- [PASSAGE TO READ]
————————

The only option DBMS option would be to get our IT dept to provide a virtual MSSQL server. However this is a painful and drawn out process which involves being prioritised by the COO office, having a systems architect provide a plan, go through an approval process and if successful then implemented by a different systems architect etc. I’ve been through these processes before and can’t begin to describe the delay, cost and pain of going through these. Sadly our IT is monolithic in every sense of the word.

The current solution I have in place is a FileMaker Pro stand-alone runtime app residing on the shared drive; any user can launch this and it’s an a workable solution. But there is strict file locking through the runtime that means that no one else can read or write (basically they can’t run the app at all).

I’ve tested a xojo SQLite solution and it works fine on the shared drive with concurrent usage in preliminary testing, but this clearly runs the risk of database corruption.

————————

- [TO BE DONE]
1) In the post about database options on a shared drive, what risk does the writer see in the Xojo SQLite solution?
2) Carry on writing the post about database options on a shared drive, picking up after its final sentence.
The lines that come next are from a different source than the post.

————————

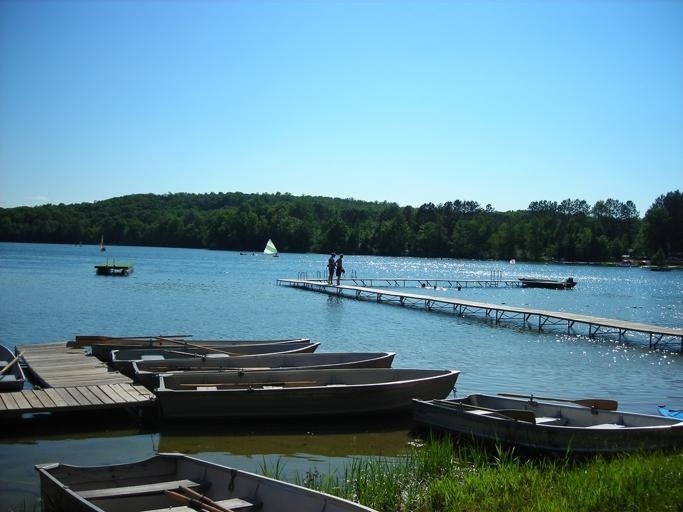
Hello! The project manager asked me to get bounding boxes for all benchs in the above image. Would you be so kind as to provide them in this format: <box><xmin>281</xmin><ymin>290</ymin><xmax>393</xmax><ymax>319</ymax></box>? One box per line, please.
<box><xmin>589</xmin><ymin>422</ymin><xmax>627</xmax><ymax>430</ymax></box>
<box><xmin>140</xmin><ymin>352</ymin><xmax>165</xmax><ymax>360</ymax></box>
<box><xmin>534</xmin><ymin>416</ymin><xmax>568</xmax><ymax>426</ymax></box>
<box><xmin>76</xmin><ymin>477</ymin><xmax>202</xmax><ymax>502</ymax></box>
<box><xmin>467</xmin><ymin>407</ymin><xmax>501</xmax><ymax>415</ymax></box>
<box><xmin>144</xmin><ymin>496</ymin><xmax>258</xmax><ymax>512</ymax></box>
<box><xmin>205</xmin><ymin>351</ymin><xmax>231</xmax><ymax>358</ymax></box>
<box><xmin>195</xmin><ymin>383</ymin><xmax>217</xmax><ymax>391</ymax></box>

————————

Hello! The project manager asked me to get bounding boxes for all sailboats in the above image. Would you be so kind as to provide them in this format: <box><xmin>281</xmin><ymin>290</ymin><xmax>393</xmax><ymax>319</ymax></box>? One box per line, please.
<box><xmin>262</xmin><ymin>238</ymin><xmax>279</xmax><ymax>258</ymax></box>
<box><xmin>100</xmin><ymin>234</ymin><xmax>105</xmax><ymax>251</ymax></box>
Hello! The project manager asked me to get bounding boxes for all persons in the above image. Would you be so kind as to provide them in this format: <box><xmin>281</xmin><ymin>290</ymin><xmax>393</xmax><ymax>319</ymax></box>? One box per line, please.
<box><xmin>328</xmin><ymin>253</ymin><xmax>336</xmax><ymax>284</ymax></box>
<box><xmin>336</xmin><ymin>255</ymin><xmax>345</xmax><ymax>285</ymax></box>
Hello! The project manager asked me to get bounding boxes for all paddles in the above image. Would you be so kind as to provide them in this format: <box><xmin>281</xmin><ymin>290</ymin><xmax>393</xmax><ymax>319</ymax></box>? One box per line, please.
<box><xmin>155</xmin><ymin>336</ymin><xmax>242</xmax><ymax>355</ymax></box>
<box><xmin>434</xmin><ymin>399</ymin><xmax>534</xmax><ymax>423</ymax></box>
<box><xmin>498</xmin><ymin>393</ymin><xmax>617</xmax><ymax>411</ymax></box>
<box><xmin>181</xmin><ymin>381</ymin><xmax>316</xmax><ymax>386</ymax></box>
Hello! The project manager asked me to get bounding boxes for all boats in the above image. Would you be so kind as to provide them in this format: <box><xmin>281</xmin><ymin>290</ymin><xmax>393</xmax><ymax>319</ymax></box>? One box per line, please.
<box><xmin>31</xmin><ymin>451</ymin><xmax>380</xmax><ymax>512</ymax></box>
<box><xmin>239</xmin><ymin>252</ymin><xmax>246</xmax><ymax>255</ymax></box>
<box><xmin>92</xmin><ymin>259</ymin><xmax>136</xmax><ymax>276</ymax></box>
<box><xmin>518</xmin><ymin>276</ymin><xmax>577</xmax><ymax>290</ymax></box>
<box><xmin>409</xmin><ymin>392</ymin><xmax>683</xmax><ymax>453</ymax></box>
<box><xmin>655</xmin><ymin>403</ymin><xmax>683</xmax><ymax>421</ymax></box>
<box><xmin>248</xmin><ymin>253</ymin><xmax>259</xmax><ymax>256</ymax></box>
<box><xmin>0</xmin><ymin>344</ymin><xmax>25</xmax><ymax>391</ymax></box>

————————

- [EXPECTED RESULTS]
1) It runs the risk of database corruption.

2)
I was hoping that I’d a console app could simulate the file lock for database writes but sounds like that can’t happen, and actually it may be simpler and easier to just use a lock file as suggested by @Karen Atkocius

Thanks once again all, and grateful for any further suggestions…

This is one corruption too much. I am administrating MS SQL Server databases for more than 20 years and RB / CubeSQLServer for about 10 years - not one single corruption!

I agree, but as I said, I did not write either of them…

I ended up having to toss CubeSQL and go back to PostgreSQL on a recent project though… I needed to import a very large data set from the SEC (800+ mb) and after the fourth attempt I gave up on it. It just generated random memory leaks and then disappeared without at trace. Sometimes it would happen on the first import and sometimes it would run for almost a month with a nightly import before it would die.

I have CubeSQL databases larger than 1 GB, including BLOBS, and they run well and fast. Any reason why it failed?